五月末の雑記


(これは五月末に書いたけど投稿し忘れていたものです、嬉しくなる前)


あっという間に2ヶ月近くたってしまった。

わたしは相変わらず家にいる。でも2ヶ月前のように「本気で家にいる」というほどの強い意志は、もう保てなくなった。今は惰性で家にいるような気がする。

ジョギングだけは順調にその後も続いていて、目標にしていた2軒めのガソリンスタンドより少し先まで、折り返し地点がのびた。地図をみて確認したところ、この往復は約4km。あと1キロ伸びたらキリがいいな〜と思うので、もうちょっと距離を伸ばす方向で続けたい。実際、こんなに出かけていない割には体力の衰えとか、脚が弱った印象もない。なんならちょっと体が軽いし、何より、走って帰ってくると少し気持ちが元気になるのが、本当に救いになっている。

今日も走った。ただ、けっこう心が限界みたいな状態で家を出たせいだろうか。ジョギングコースを6割ほど走ったところで、視界に入る、自分と同じように走ったり歩いたりしている知らない人たちが、ふと、全員すごく憎く思えてきてしまった。これはマズイと思って脇道へそれた。こういう気持ちに取り憑かれていくと通り魔とかやるんだろうか、と想像して恐ろしくなる。たいした理由もなく人を殺す人の気持ちなんて分からない、とは、正直わたしは思えない。たまたま今、ちょっと冷静でそこそこ健康なのでやらないだけというような気がする。


脇道へそれると、全然知らない人の住む、全く馴染みのない住宅街が広がっていた。道の右も左も家ばかりだ。なるべくさっきの道へ戻らないようにしながら自宅へ帰ろうと思って、曲がる道を慎重に選びながら進んだ。いつのまにか走るのをやめて歩いていた。

知らない人の家の前に、初めて見る、名前を知らない草があった。丸くて毛が生えた丸い実が、花のように先端にひとつずつついた草が群生していた。ちょっと気持ち悪いけどおもしろい姿だった。

▶ 抽出した記録
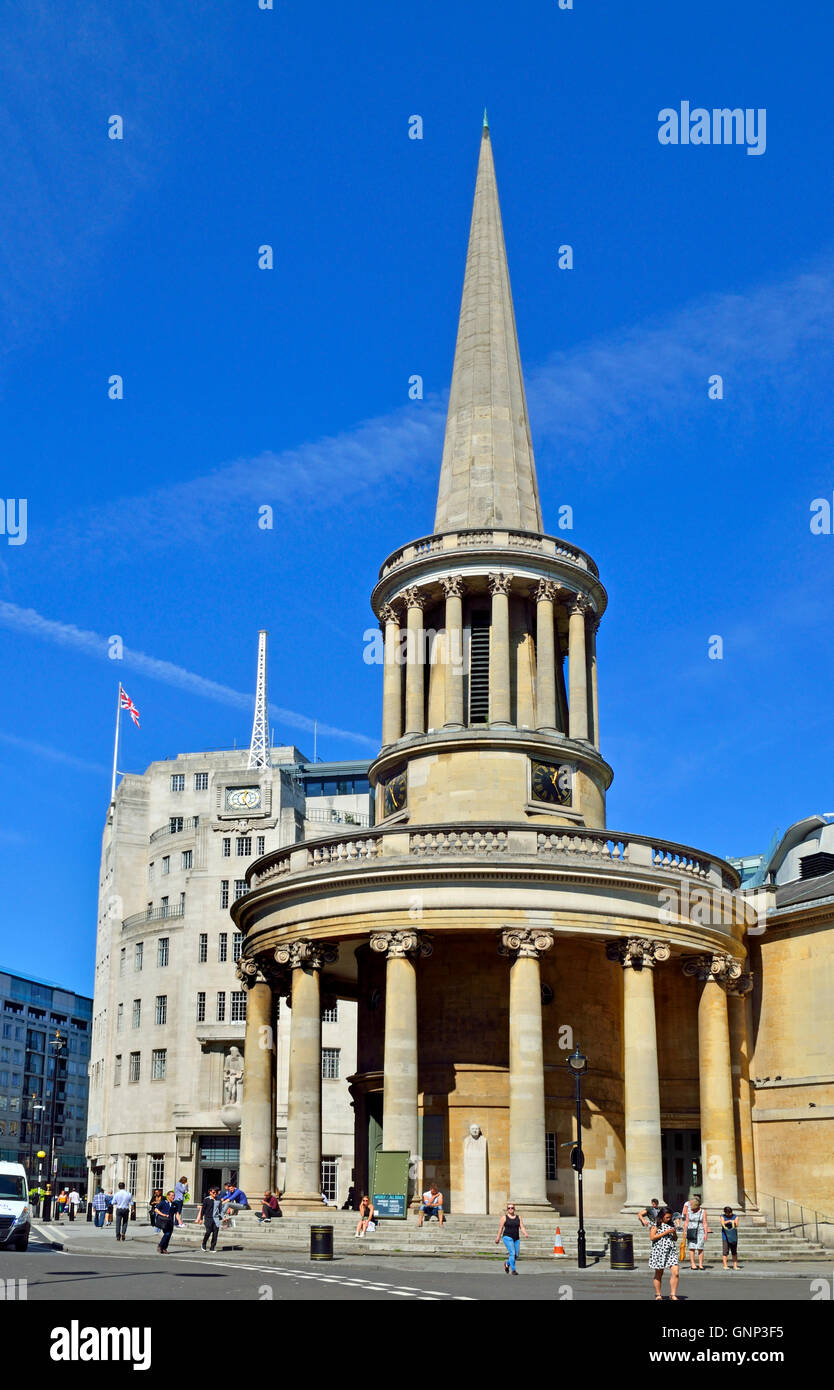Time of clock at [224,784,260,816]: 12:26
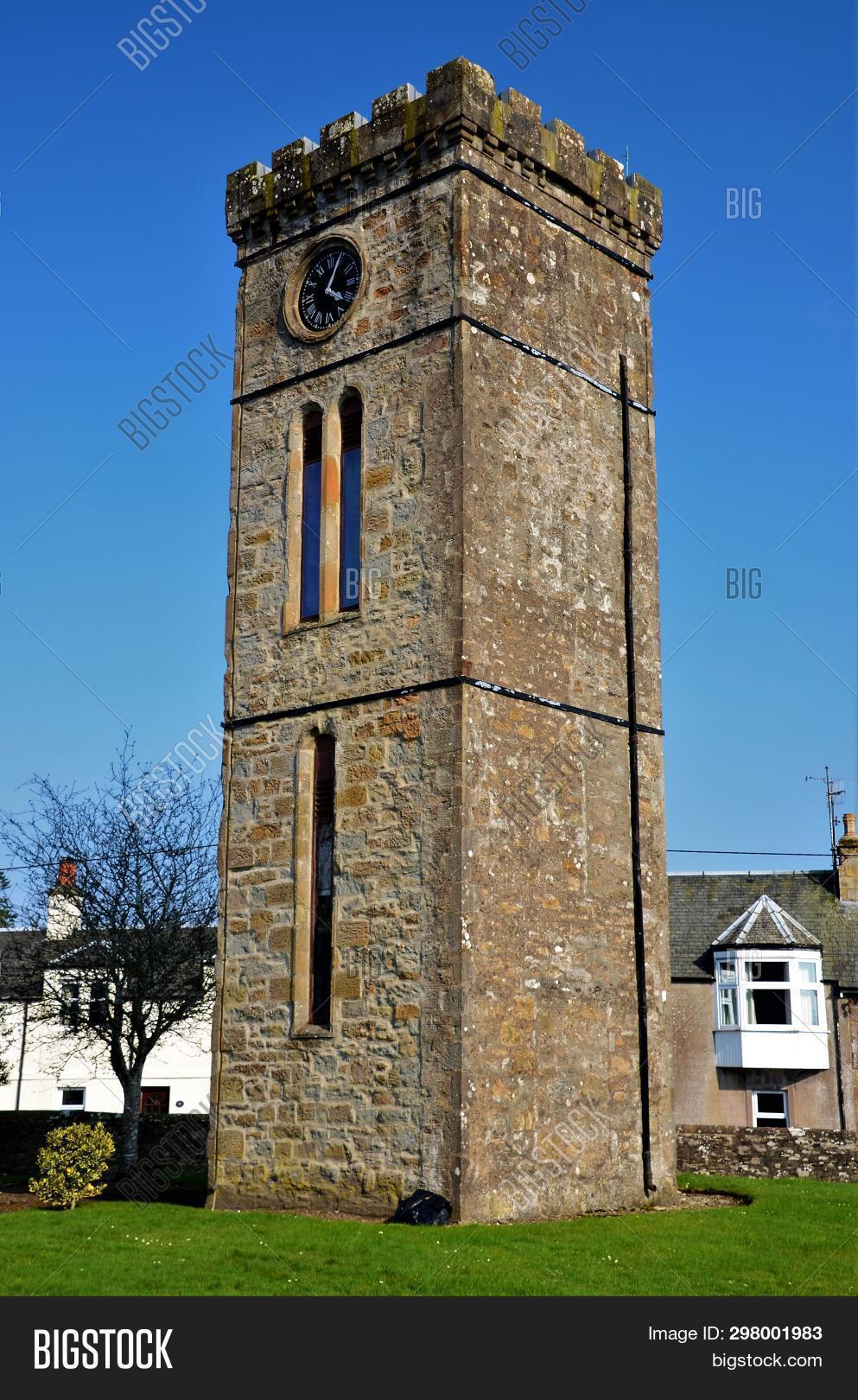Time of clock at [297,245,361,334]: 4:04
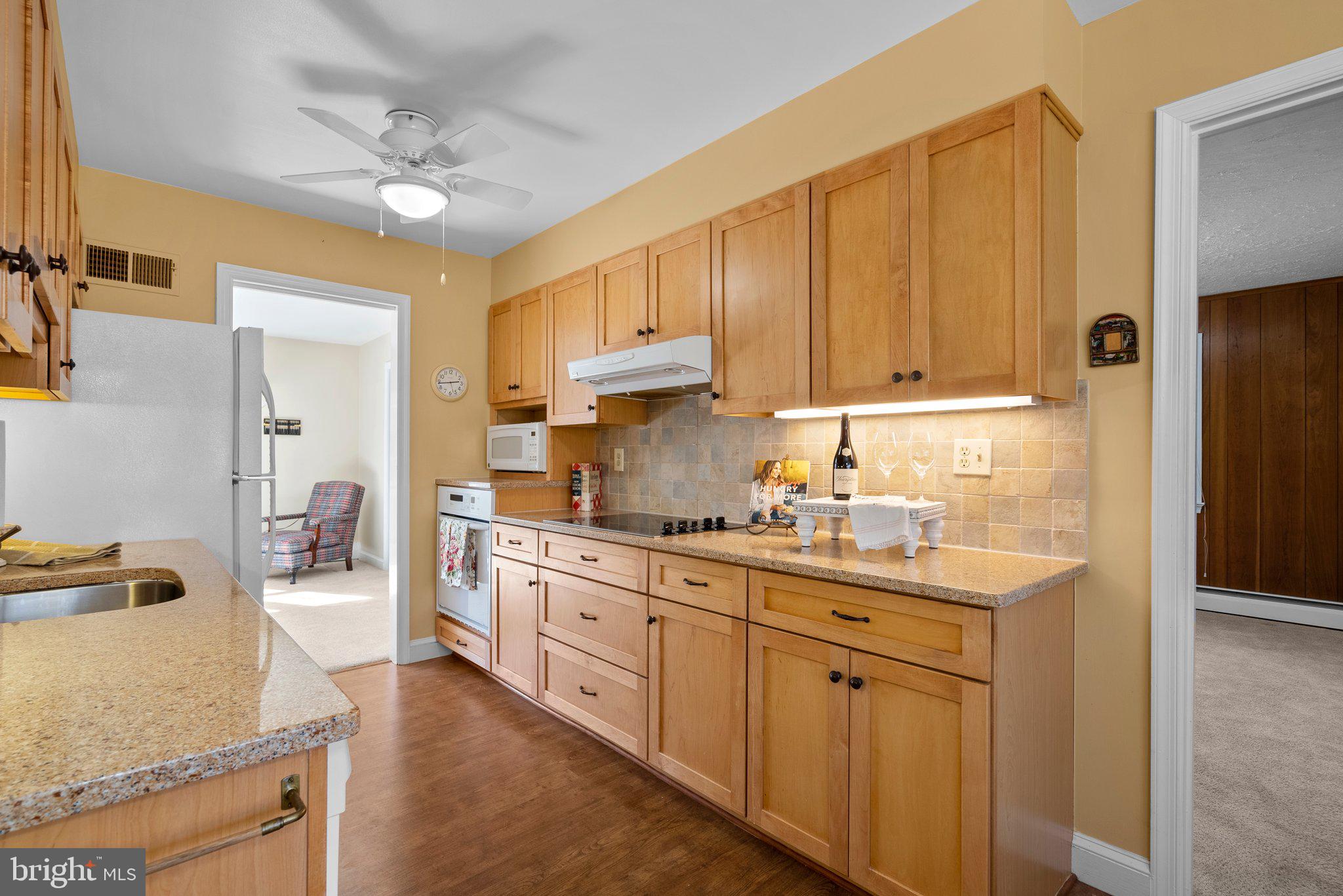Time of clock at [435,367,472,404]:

* * *

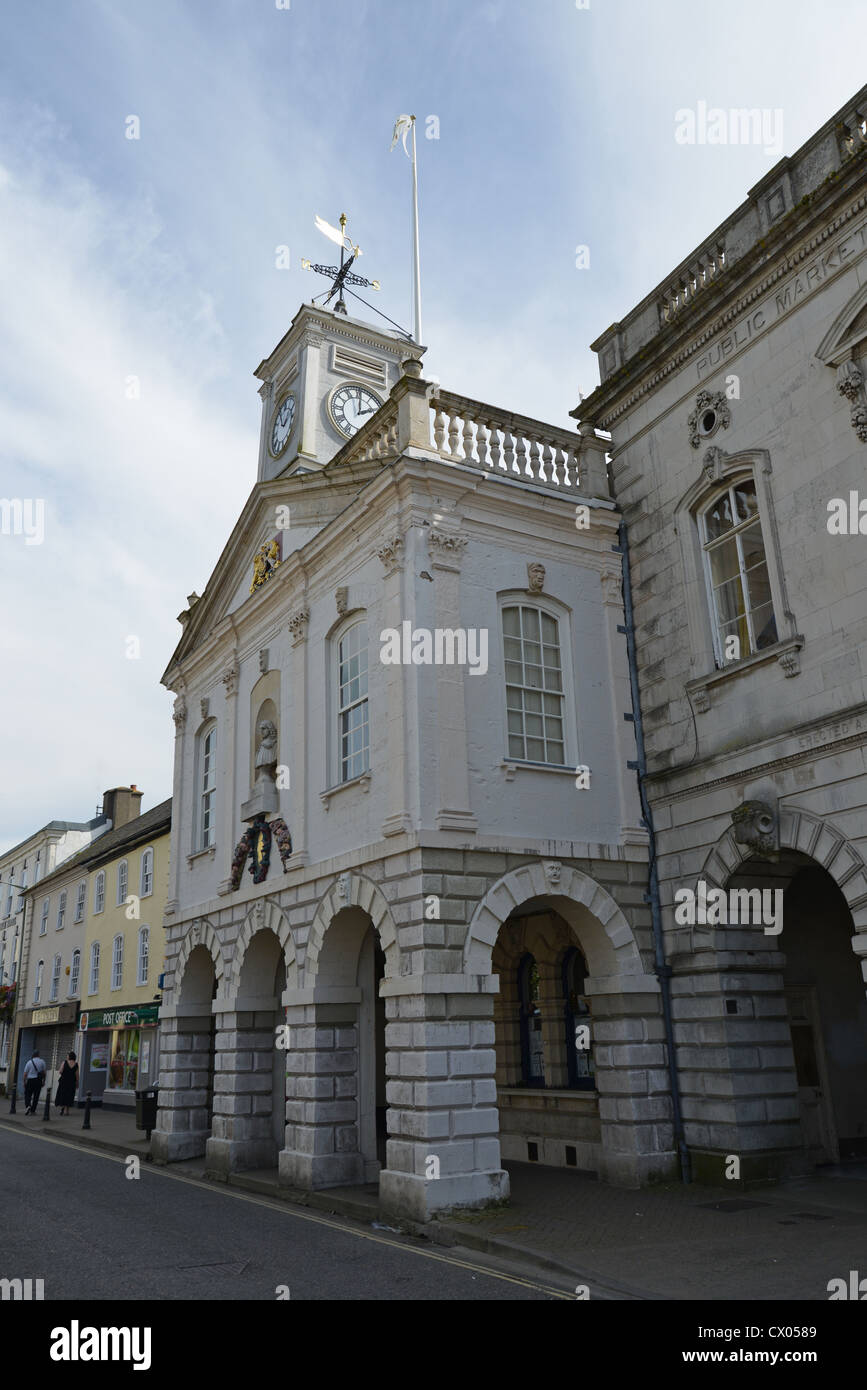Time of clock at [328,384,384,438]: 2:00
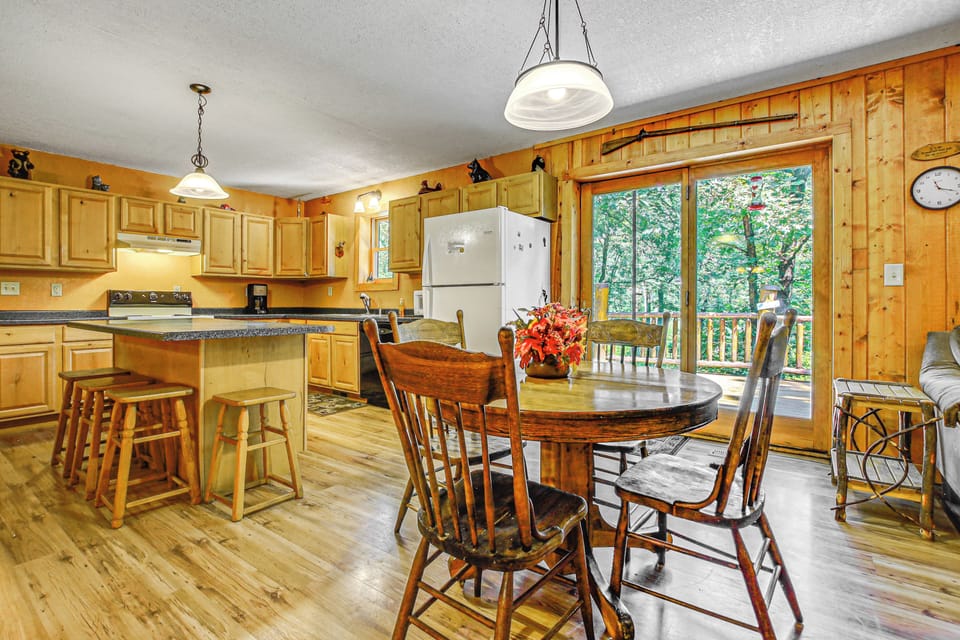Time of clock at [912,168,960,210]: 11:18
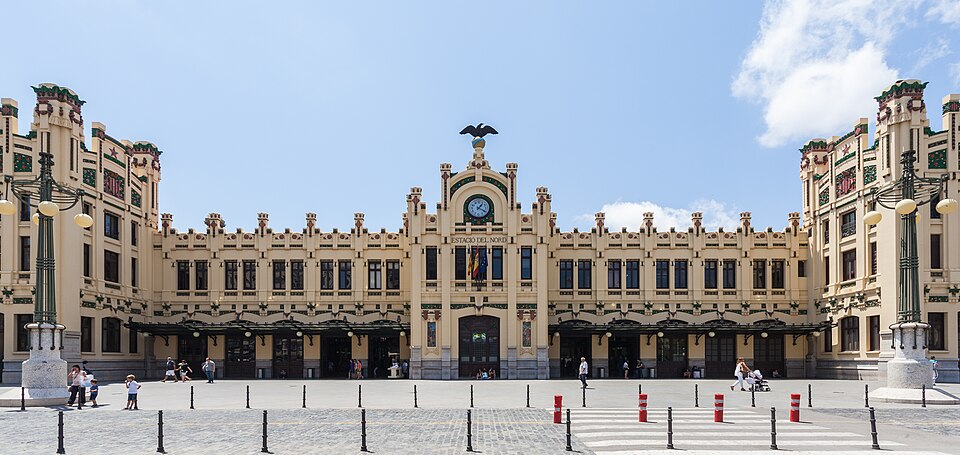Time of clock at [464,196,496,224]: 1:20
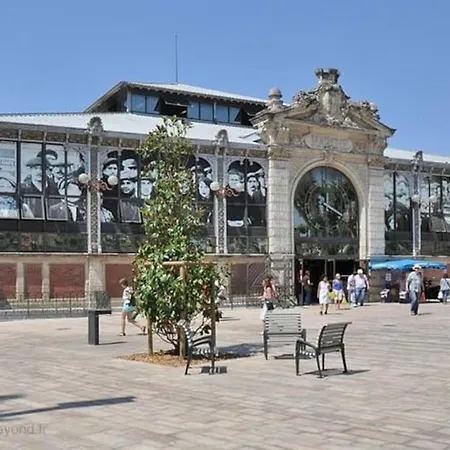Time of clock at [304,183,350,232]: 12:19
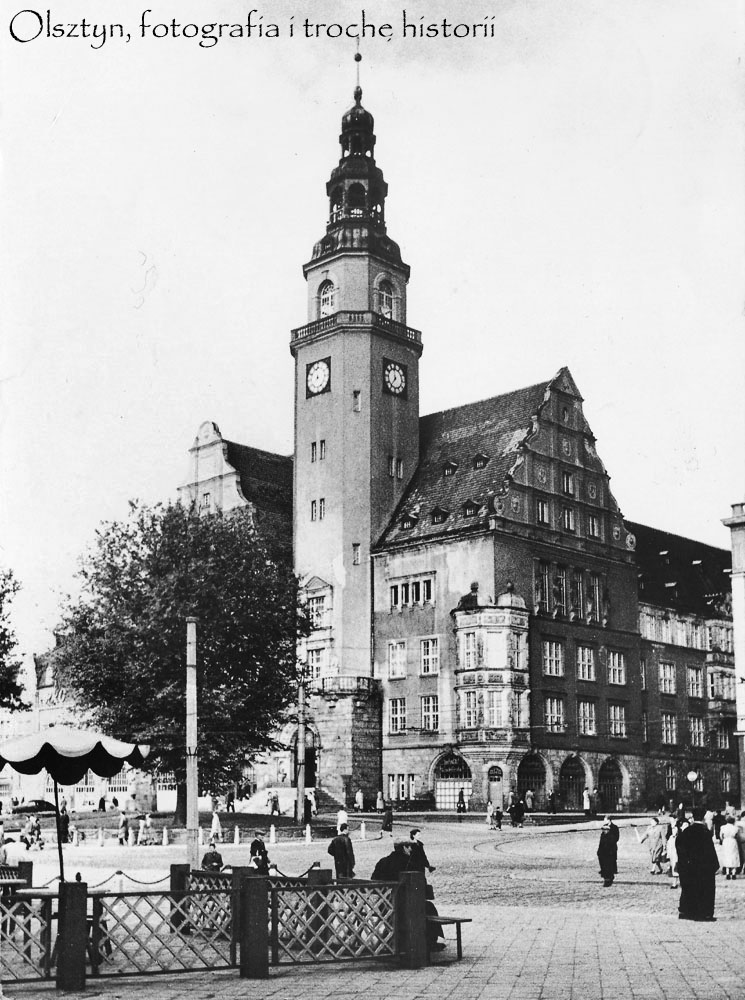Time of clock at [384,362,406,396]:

==

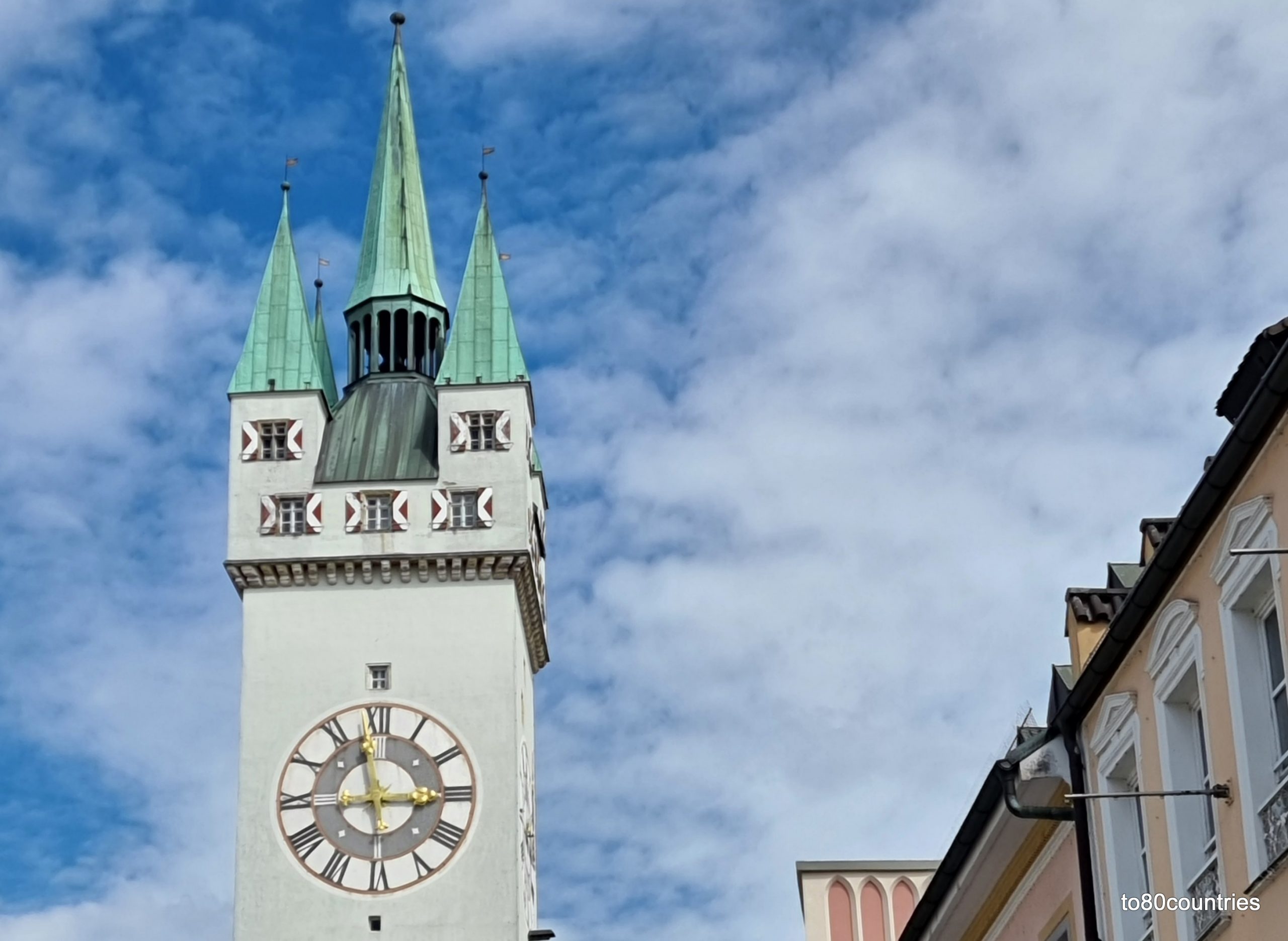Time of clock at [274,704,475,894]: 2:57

▶ 取り組む課題
A – 抜粋文で、筆者がジョギングの距離をもう少し伸ばしたいと考えているのはなぜか。1〜3文で説明せよ。
B – 抜粋文で、ジョギングを続けていることについて筆者が挙げている良い点をすべて書き出せ。
C – 抜粋文のうち、「ジョギングだけは順調にその後」から「か走るのをやめて歩いていた。」までを、両端も含めて一字一句変えずに書き写せ。
記録は抜粋文とは別の出典から取ったものである。

▶ 各課題の解答
A – 今の折り返し地点までの往復は約4kmである。あと1キロ伸びれば区切りがよくなると筆者は考えている。

B –
・出かけていない割に、体力の衰えや脚が弱った印象がない
・体が少し軽い
・走って帰ってくると気持ちが少し元気になり、救いになっている

C –
ジョギングだけは順調にその後も続いていて、目標にしていた2軒めのガソリンスタンドより少し先まで、折り返し地点がのびた。地図をみて確認したところ、この往復は約4km。あと1キロ伸びたらキリがいいな〜と思うので、もうちょっと距離を伸ばす方向で続けたい。実際、こんなに出かけていない割には体力の衰えとか、脚が弱った印象もない。なんならちょっと体が軽いし、何より、走って帰ってくると少し気持ちが元気になるのが、本当に救いになっている。

今日も走った。ただ、けっこう心が限界みたいな状態で家を出たせいだろうか。ジョギングコースを6割ほど走ったところで、視界に入る、自分と同じように走ったり歩いたりしている知らない人たちが、ふと、全員すごく憎く思えてきてしまった。これはマズイと思って脇道へそれた。こういう気持ちに取り憑かれていくと通り魔とかやるんだろうか、と想像して恐ろしくなる。たいした理由もなく人を殺す人の気持ちなんて分からない、とは、正直わたしは思えない。たまたま今、ちょっと冷静でそこそこ健康なのでやらないだけというような気がする。


脇道へそれると、全然知らない人の住む、全く馴染みのない住宅街が広がっていた。道の右も左も家ばかりだ。なるべくさっきの道へ戻らないようにしながら自宅へ帰ろうと思って、曲がる道を慎重に選びながら進んだ。いつのまにか走るのをやめて歩いていた。